▶ [Objectives]:
1 - In the colloquium announcement, in what room is the talk held?
2 - List each kind of multimodal perception work that the colloquium announcement gives as an example of the research group's recent explorations.
3 - Pick up the colloquium announcement right after its last sentence and keep writing.

Distinguished CS Colloquium Talk by Prof. Kristen Grauman on Dec 4th

Title: First-person video understanding

Speaker: Prof. Kristen Grauman, University of Texas at Austin

When: Wednesday, December 4, 2024 @ 11am

Where: CDS 950

Abstract
First-person or “egocentric” perception requires understanding the video that streams to a wearable camera.  The egocentric view offers a special window into the camera wearer’s attention, goals, and interactions, making it an exciting avenue for the future of augmented reality and robot learning.   This talk will describe our AI research group’s recent explorations for multimodal perception, such as vision-language embeddings that inject semantics from text into powerful video representations, audio-visual video models that can anticipate the sounds of human actions or augment a user’s hearing in busy places, and models that can facilitate learning new skills from “how-to” videos.  I’ll also overview how we are advancing the frontier of egocentric perception for the broader community via large-scale open-sourced datasets called Ego4D and Ego-Exo4D—multi-year, multi-institutional efforts to capture daily-life and skilled activity of people around the world.

▶ [Provided data]:
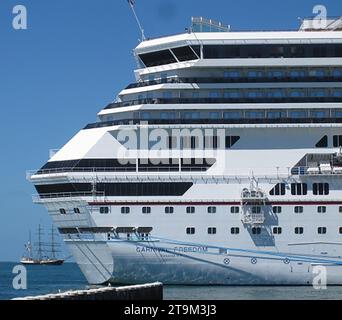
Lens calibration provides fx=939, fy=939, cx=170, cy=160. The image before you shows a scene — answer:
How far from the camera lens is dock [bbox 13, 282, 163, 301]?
24594mm

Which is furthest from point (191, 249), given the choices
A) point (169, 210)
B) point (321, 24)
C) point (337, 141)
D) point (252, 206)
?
point (321, 24)

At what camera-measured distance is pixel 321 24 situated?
43.1 meters

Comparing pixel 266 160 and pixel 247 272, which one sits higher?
pixel 266 160

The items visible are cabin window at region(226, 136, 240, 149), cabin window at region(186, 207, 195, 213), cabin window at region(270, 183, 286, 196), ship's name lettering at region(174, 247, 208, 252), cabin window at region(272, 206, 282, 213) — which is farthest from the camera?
cabin window at region(226, 136, 240, 149)

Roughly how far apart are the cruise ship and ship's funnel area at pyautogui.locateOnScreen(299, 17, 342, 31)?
→ 1809mm

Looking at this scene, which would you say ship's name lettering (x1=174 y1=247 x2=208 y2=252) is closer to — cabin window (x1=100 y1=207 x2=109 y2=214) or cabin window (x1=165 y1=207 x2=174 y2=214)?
A: cabin window (x1=165 y1=207 x2=174 y2=214)

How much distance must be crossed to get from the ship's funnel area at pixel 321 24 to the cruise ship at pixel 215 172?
1809 millimetres

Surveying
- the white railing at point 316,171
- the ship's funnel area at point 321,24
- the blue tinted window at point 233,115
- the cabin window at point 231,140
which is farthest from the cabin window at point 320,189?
the ship's funnel area at point 321,24

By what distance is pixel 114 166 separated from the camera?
1529 inches

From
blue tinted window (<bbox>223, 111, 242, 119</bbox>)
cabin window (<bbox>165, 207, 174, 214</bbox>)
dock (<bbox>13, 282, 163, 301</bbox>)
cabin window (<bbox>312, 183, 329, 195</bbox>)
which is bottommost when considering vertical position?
dock (<bbox>13, 282, 163, 301</bbox>)

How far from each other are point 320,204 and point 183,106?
7009mm

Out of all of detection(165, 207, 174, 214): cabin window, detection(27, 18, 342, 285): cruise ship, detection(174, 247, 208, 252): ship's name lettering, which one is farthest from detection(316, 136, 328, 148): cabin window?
detection(165, 207, 174, 214): cabin window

▶ [Expected outputs]:
1 - CDS 950

2 -
- Vision-language embeddings that inject semantics from text into powerful video representations
- Audio-visual video models that can anticipate the sounds of human actions or augment a user's hearing in busy places
- Models that can facilitate learning new skills from "how-to" videos

3 -
Bio
Kristen
Grauman is a Professor in the Department of Computer Science at the University of Texas at Austin and a Research Director in Meta’s Fundamental AI Research lab (FAIR).  Her research in computer vision and machine learning focuses on visual recognition, video, and embodied perception.  Before joining UT-Austin in 2007, she received her Ph.D. at MIT.  She is an IEEE Fellow, AAAS Fellow, AAAI Fellow, Sloan Fellow, and recipient of the 2013 Computers and Thought Award.  She and her collaborators have been recognized with several Best Paper awards in computer vision, including a 2011 Marr Prize and a 2017 Helmholtz Prize (test of time award).  She has served as Associate Editor-in-Chief for PAMI and Program Chair of CVPR 2015, NeurIPS 2018, and ICCV 2023.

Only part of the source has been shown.